> [DESCRIPTION OF THE TASK] Swap "camera" for "viewer" in everything from the line containing "Arrange by distance" down to the line containing "4. row of tree x1=200, y1=136, x2=270, y2=221", and write out those lines with nothing else altered.

> [SUPPLIED DATA]

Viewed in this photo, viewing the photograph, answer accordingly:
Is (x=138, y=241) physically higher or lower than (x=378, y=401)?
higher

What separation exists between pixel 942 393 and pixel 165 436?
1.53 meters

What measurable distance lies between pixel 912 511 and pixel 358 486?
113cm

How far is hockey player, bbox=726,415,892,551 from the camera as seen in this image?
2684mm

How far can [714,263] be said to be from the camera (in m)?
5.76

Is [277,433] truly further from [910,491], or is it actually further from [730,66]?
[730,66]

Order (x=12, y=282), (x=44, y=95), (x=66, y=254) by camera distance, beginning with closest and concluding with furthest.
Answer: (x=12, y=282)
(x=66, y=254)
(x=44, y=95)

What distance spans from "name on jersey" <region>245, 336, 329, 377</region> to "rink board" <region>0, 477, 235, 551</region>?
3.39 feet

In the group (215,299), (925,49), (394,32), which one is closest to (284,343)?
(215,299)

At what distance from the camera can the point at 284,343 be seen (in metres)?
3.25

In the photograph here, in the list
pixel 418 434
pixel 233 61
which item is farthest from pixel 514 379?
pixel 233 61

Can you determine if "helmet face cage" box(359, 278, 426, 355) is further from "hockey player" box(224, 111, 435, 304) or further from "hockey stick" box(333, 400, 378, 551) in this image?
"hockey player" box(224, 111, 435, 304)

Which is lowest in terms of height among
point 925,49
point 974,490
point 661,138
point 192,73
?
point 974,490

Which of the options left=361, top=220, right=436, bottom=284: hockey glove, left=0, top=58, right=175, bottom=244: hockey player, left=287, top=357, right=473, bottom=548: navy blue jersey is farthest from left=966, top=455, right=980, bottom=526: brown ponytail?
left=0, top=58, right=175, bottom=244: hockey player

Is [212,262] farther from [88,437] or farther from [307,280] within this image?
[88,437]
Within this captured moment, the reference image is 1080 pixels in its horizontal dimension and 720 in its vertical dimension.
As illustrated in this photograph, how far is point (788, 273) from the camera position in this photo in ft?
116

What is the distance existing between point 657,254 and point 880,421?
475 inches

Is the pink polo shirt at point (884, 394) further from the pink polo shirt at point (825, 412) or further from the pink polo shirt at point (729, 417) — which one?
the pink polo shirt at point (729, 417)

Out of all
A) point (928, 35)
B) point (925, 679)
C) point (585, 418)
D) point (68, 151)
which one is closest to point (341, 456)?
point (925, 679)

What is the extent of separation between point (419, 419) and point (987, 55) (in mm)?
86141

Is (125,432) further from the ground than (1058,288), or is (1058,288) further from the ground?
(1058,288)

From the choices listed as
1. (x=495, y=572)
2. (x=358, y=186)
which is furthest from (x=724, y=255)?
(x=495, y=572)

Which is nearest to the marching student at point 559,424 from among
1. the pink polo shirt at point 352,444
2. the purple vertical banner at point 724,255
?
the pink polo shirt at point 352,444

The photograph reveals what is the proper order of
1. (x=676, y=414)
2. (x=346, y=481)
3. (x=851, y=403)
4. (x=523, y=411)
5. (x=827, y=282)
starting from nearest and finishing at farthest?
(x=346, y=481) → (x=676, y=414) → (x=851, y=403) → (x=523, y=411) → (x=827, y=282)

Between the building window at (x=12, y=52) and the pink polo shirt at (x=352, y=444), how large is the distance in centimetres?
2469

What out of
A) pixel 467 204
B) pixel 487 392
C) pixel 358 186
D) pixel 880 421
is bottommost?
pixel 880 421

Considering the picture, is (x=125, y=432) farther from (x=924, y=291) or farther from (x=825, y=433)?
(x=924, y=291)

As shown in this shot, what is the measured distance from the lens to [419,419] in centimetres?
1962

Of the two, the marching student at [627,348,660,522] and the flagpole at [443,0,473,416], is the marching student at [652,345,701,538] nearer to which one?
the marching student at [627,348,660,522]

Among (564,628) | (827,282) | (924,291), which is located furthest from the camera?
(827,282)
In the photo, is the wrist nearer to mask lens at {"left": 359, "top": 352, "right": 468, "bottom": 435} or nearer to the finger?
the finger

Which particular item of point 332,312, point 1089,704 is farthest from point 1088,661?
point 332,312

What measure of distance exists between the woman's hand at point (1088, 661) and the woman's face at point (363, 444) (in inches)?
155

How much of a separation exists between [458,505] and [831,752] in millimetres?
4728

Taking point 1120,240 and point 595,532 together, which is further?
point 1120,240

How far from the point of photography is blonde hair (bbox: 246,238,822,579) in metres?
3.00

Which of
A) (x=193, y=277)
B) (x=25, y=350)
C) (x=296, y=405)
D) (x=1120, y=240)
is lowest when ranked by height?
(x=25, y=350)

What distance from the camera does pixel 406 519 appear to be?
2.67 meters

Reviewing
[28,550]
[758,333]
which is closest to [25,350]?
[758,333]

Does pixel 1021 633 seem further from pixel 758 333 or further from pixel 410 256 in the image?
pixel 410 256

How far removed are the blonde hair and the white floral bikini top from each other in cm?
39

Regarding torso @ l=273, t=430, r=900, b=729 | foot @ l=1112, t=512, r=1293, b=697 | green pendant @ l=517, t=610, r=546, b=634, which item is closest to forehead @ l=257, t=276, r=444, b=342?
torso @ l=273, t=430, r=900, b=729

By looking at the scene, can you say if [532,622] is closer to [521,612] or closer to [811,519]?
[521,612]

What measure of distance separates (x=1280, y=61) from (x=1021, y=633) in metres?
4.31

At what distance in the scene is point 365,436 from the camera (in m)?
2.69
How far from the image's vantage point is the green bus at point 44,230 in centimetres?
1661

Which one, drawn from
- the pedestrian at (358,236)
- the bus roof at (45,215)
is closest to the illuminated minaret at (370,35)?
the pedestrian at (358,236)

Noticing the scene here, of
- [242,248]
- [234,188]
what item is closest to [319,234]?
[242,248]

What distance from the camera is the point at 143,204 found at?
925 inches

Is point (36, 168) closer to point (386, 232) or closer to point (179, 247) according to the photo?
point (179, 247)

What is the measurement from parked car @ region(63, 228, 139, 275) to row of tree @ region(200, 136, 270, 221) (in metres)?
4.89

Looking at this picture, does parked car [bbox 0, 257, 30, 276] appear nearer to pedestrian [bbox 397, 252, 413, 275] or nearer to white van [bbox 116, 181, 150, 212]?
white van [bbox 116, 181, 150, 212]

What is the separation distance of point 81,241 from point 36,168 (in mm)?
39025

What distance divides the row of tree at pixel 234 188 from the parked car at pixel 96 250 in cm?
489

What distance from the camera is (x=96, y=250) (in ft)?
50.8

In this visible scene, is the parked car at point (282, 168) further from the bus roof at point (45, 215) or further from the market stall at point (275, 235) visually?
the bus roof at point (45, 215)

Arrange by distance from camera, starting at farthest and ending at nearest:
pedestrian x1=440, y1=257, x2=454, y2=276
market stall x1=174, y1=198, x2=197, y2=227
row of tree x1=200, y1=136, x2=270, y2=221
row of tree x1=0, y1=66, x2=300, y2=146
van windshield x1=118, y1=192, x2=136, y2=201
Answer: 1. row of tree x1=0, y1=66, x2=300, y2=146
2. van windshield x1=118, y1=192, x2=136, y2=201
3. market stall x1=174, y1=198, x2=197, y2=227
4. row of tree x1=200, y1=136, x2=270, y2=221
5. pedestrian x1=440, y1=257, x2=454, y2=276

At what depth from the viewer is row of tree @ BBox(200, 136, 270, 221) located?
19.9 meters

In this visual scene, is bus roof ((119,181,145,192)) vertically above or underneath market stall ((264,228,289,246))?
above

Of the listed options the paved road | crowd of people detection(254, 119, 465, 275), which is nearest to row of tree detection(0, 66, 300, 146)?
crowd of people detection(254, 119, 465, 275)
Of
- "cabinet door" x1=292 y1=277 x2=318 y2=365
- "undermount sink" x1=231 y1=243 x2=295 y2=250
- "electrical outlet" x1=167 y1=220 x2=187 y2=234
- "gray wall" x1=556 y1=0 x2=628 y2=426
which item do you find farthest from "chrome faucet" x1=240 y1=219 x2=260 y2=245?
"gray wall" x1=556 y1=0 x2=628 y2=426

> [COMPLETE ANSWER]
Arrange by distance from viewer, starting at farthest and ending at nearest:
pedestrian x1=440, y1=257, x2=454, y2=276
market stall x1=174, y1=198, x2=197, y2=227
row of tree x1=200, y1=136, x2=270, y2=221
row of tree x1=0, y1=66, x2=300, y2=146
van windshield x1=118, y1=192, x2=136, y2=201
Answer: 1. row of tree x1=0, y1=66, x2=300, y2=146
2. van windshield x1=118, y1=192, x2=136, y2=201
3. market stall x1=174, y1=198, x2=197, y2=227
4. row of tree x1=200, y1=136, x2=270, y2=221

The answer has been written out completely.